List of tasks:
• a. Extract the passage of the White Heat thread from "I've seen beginner/intermediate" to "sledhaulingmedic (Dec 30, 2004)".
• b. In the White Heat thread, condense the paragraph beginning "I have seen more people get in over their head" into a short bulleted list that keeps its main facts.

# Skier killed at Sunday River on White Heat



## Greg (Dec 29, 2004)

http://www.wlbz2.com/newscenter/article.asp?id=18910


----------



## beswift (Dec 30, 2004)

*Fatality*

The article stated 





> possibly a lift tower.


  More than likely it was a lift tower that dealt the final blow.  Ski area personel don't like to admit that most fatalities involve man-made obstacles.  That will open the possibility of liability.  The guy was from Sharon and may have bought his equipment at Hans's _The Loft._  Whatever, usually about a half dozen people die at lift service ski areas in New England each year.  I haven't seen or heard anything about a sport related fatality on Mt. Washington yet this season , but certainly we will.


----------



## uphillklimber (Dec 30, 2004)

Wow is that ever a short report. A quick sensational story for the news department to flash out there. I hope they, or someone, posts a more detailed report, as details become available.

I have seen more people get in over their head on that trail, I mean way over their head. I never tried White heat for over two years. I'm not trying to inpune anything here, but I like living. That trail is too much for many people  , but that is exactly where so many go, first thing, apparently to prove their virility, or conquer the mountain :blink: . I like that trail, but I need half way decent snow conditions. 

I've seen beginner/intermediate skiers test themselves on a black trail, and be over their head a bit. I'm all for that, with some reservations. But there are those who ignorantly go directly to White heat...... :roll:


----------



## sledhaulingmedic (Dec 30, 2004)

*Re: Fatality*



			
				beswift said:
			
		

> The article stated
> 
> 
> 
> ...



The artical makes no mention of equipment issues.  Why are you bringing Hans into this?


----------



## thetrailboss (Dec 30, 2004)

White Heat is one of the few trails at the area that has the big warning signs at the top of it.  It is a great run, but do it early to avoid ice and BE PREPARED!  One need be a good skier for it.


----------



## bigbog (Dec 30, 2004)

*:........*

another tail-rider without enough skiing_mentality to know when to just _have a seat_.....


----------



## tirolerpeter (Dec 30, 2004)

*White Heat*

While I have been to Sunday River, I have no memory of White Heat.  How does it compare to trails like Ovation or Outer Limits at K, or Ripcord and Snow?  I assume from the posts that it gets icy, but what about when it has snow on it?


----------



## MrMagic (Dec 30, 2004)

does any one have a photo of this trail? i have never seen it. it sounds steep is it as steep as white nitro at the loaf


----------



## riverc0il (Dec 30, 2004)

thetrailboss said:
			
		

> White Heat is one of the few trails at the area that has the big warning signs at the top of it.  It is a great run, but do it early to avoid ice and BE PREPARED!  One need be a good skier for it.

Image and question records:

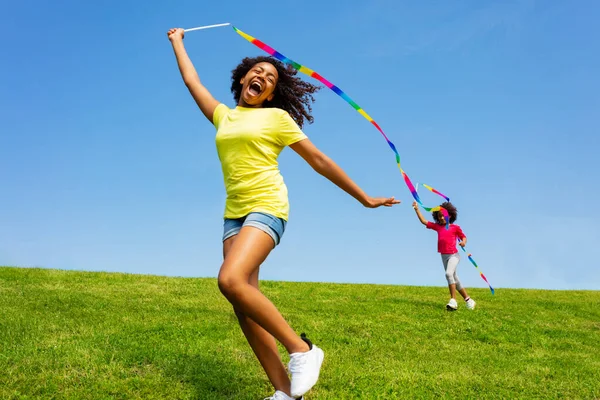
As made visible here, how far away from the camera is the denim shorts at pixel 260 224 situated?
154 inches

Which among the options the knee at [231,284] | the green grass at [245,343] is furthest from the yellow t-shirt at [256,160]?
the green grass at [245,343]

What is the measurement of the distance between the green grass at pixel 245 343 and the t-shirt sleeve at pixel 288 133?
2.17 m

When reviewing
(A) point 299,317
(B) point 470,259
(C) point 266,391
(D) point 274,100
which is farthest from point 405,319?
(D) point 274,100

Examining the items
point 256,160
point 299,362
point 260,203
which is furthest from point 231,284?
point 256,160

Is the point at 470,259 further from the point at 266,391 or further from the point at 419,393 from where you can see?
the point at 266,391

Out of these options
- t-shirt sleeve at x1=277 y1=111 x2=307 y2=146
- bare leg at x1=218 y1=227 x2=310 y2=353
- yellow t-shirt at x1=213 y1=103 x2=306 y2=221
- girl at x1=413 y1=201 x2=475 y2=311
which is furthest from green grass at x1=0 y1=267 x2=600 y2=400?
t-shirt sleeve at x1=277 y1=111 x2=307 y2=146

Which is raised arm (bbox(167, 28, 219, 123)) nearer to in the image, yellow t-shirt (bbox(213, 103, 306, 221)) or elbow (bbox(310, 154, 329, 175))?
yellow t-shirt (bbox(213, 103, 306, 221))

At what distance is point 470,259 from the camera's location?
13.0 meters

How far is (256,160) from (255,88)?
723 millimetres

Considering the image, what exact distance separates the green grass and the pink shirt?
4.16 feet

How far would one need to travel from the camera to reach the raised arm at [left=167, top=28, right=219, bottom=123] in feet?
15.5

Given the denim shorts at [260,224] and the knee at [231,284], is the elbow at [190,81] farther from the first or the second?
the knee at [231,284]

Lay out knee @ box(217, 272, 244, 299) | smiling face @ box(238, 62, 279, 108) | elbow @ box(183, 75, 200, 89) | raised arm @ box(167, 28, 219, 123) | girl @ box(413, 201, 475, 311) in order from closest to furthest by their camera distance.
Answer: knee @ box(217, 272, 244, 299) → smiling face @ box(238, 62, 279, 108) → raised arm @ box(167, 28, 219, 123) → elbow @ box(183, 75, 200, 89) → girl @ box(413, 201, 475, 311)

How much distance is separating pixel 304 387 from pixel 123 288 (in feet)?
27.4
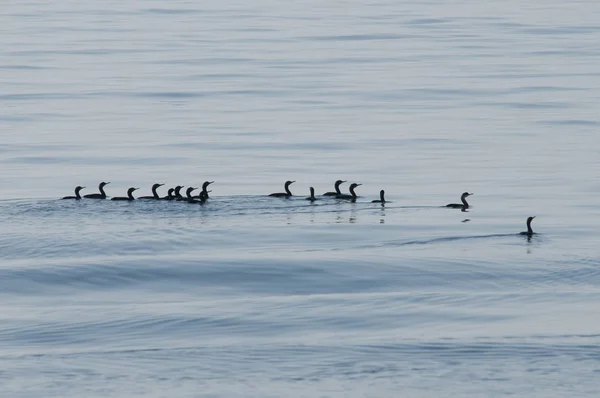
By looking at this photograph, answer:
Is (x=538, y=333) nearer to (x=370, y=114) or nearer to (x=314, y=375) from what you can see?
(x=314, y=375)

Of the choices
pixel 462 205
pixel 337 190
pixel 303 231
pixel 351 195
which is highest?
pixel 337 190

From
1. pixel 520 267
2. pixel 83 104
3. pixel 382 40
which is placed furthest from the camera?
pixel 382 40

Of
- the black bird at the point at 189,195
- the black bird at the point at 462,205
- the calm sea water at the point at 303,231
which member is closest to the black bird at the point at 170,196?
the black bird at the point at 189,195

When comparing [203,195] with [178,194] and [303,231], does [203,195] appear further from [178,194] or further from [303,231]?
[303,231]

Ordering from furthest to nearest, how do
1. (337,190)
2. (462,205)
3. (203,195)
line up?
(337,190) → (203,195) → (462,205)

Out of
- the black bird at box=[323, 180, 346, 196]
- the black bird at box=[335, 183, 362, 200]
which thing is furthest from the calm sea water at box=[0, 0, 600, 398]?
the black bird at box=[323, 180, 346, 196]

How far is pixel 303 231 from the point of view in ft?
107

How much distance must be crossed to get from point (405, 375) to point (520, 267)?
8084mm

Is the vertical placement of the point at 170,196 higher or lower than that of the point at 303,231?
higher

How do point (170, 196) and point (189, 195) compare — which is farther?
point (189, 195)

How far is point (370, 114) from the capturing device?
182ft

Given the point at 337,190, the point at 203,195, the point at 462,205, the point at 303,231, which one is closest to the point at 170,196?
the point at 203,195

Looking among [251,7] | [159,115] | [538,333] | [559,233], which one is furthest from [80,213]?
[251,7]

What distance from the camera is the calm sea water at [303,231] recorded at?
21.3 metres
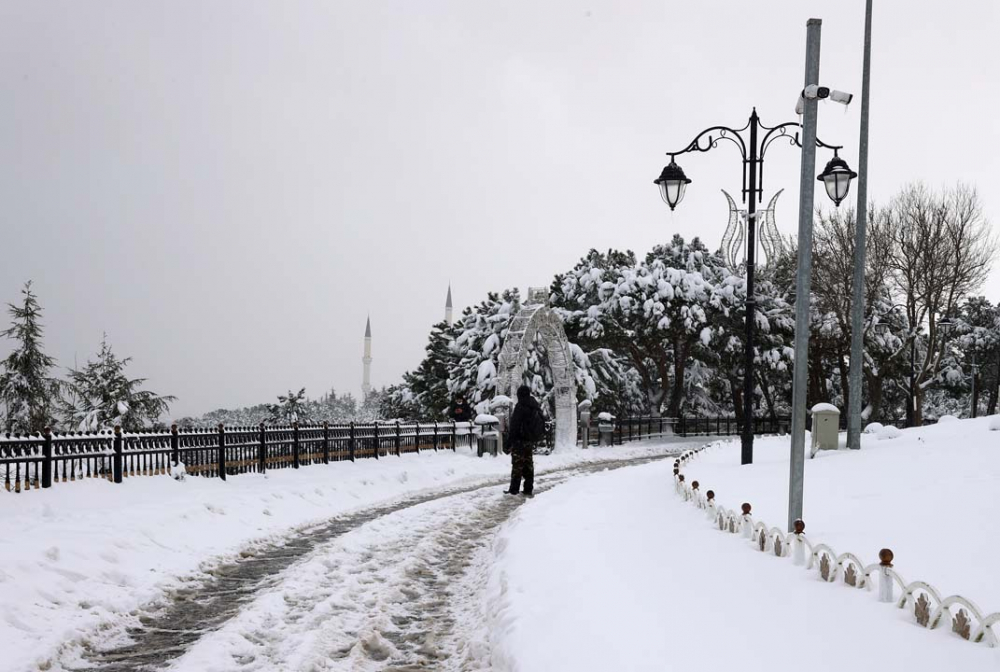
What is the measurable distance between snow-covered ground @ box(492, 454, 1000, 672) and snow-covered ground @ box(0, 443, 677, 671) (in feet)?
11.1

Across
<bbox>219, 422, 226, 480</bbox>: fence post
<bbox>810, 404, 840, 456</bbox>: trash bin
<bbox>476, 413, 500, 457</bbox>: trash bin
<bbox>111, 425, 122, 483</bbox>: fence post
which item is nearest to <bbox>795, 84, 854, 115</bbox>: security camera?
<bbox>810, 404, 840, 456</bbox>: trash bin

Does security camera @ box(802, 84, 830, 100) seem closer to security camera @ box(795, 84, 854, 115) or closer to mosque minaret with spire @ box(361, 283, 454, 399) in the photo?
security camera @ box(795, 84, 854, 115)

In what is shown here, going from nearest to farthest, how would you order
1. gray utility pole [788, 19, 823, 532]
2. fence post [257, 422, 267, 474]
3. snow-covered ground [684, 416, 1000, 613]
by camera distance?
snow-covered ground [684, 416, 1000, 613] < gray utility pole [788, 19, 823, 532] < fence post [257, 422, 267, 474]

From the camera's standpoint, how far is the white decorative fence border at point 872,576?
4594 millimetres

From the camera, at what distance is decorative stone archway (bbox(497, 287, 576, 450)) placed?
87.4 feet

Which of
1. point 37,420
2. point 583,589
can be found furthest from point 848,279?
point 37,420

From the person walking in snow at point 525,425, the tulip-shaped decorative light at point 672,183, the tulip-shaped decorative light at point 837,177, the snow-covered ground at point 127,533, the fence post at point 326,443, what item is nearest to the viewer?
the snow-covered ground at point 127,533

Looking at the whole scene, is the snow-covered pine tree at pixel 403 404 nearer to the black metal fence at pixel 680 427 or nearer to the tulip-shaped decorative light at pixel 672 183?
the black metal fence at pixel 680 427

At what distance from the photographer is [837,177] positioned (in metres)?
12.1

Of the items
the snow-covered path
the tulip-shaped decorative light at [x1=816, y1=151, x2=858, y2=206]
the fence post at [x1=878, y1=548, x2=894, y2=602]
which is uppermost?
the tulip-shaped decorative light at [x1=816, y1=151, x2=858, y2=206]

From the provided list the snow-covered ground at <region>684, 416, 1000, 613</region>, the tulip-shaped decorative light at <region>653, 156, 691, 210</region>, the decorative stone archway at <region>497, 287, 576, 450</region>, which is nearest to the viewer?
the snow-covered ground at <region>684, 416, 1000, 613</region>

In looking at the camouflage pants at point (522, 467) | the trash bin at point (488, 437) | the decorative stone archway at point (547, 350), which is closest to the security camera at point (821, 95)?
the camouflage pants at point (522, 467)

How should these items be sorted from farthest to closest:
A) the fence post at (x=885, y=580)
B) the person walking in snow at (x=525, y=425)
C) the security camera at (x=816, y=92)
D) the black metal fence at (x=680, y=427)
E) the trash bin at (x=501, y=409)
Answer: the black metal fence at (x=680, y=427) < the trash bin at (x=501, y=409) < the person walking in snow at (x=525, y=425) < the security camera at (x=816, y=92) < the fence post at (x=885, y=580)

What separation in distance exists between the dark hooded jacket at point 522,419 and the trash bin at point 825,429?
5910 millimetres
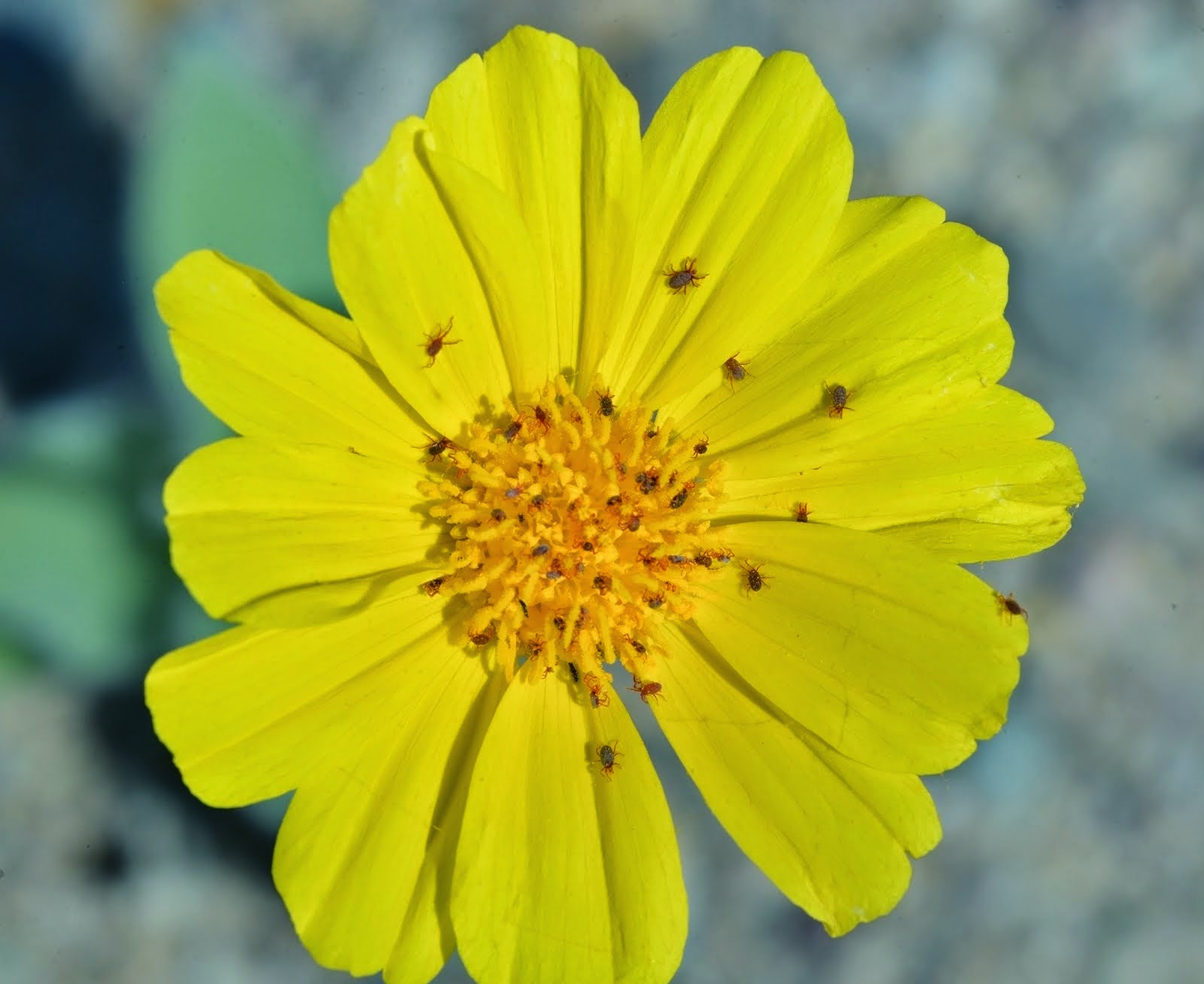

Answers for the exercise:
• a.
I've seen beginner/intermediate skiers test themselves on a black trail, and be over their head a bit. I'm all for that, with some reservations. But there are those who ignorantly go directly to White heat...... :roll:


----------



## sledhaulingmedic (Dec 30, 2004)

• b.
- The poster has seen many people get far in over their heads on White Heat.
- The poster did not try White Heat for over two years, not to cast blame on anyone but out of a wish to keep living.
- The trail is too much for many people, yet many go straight to it, apparently to prove their virility or conquer the mountain.
- The poster likes the trail but needs halfway decent snow conditions on it.